Companies should approach a data virtualization project with a governance plan in place, particularly in privacy-sensitive industries. The plan should include consideration of how to protect the data, where the data is coming from and where it's intended to be used.
Synechron's banking project required that management establish clear ownership and accountability for data elements throughout the bank, Shaw explained. That involved policy and operational model changes as well as collaboration among the chief data officer and IT stakeholders. Implementing a data catalog and ontology to support a framework for organizing data was also helpful in searching for data without compromising data privacy, Shaw noted.
Know the limitations
There can be limitations to data virtualization in a project such as performance overhead. "Data virtualization as a concept has seen limited success in the market given the cost versus performance trade-offs they come with," Genpact's Tripathy said.

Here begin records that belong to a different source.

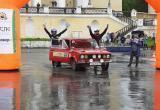 «Сбылась мечта детства!»: житель Саткинского района принял участие в чемпионате по ралли «Южный Урал-2019»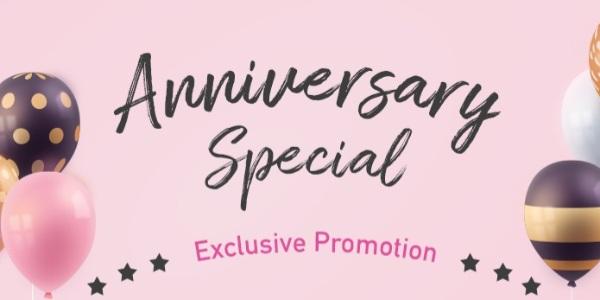 Phyto Anniversary Sale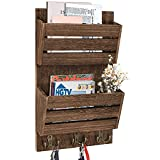 Unistyle Rustic Mail Organizer and Key Holder for Wall with 4 Key Hooks, Mail Organizer for Wall Mount , Mail Holder for Wall,Wall Mail Organizer with Key Hanger for Bill, Letter, Magazines, Leashes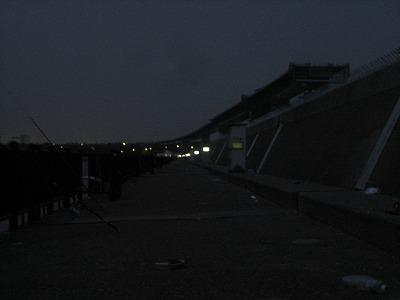 18:30くらいの堤防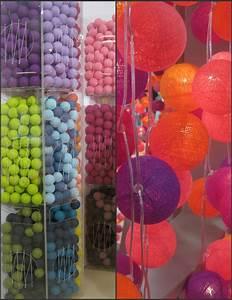 Boule De Lumiere : boules de lumiere ~ Teatrodelosmanantiales.com Idées de Décoration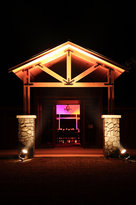 StoneBridge Function Venue Limited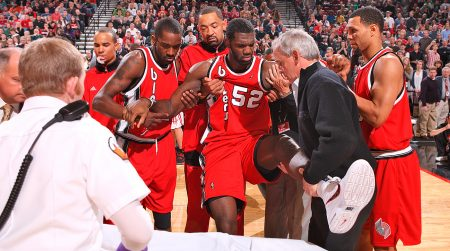 Brandon Roy y Greg Oden.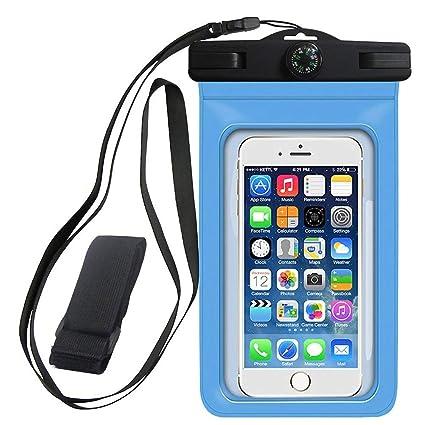 Bolsa Impermeable para Teléfonos Móviles, Resistencia Al ...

Genpact has used several different data virtualization platforms for its clients, including tools from Lore IO, Informatica, DataVirtuality and Denodo, but it has seen mixed results. Data virtualization projects can incur significant hardware costs or unacceptable performance, particularly for bigger or growing data volumes, Tripathy said. Data virtualization may also introduce some development and analytics complexities when the data structure changes or in understanding deeper correlations across data sources.
Vikas Khorana Co-founder and CTO, Ntooitive Digital
"Before diving into data virtualization, understand the complexities of your data sources," said Vikas Khorana, co-founder and CTO at Ntooitive Digital LLC, a digital ad agency and software vendor for publishers in the media industry. Data virtualization benefits can be limited by changes in the source data structure.
"Once you pull data sources in and draw up correlation logic, these changes, no matter how small, inevitably send you back to the drawing board to tweak or fix any issues," Khorana said.
Ntooitive experimented with data virtualization to help make the overall computational architecture behind its core platform more agile. But it ran into problems as data structures from vendor platforms like Facebook Business Manager and Google Analytics changed and updated frequently. The company ultimately decided to create its own homegrown tool that can fetch, simplify, unify and integrate information from multiple sources as part of N2Hive, a sales automation platform it sells.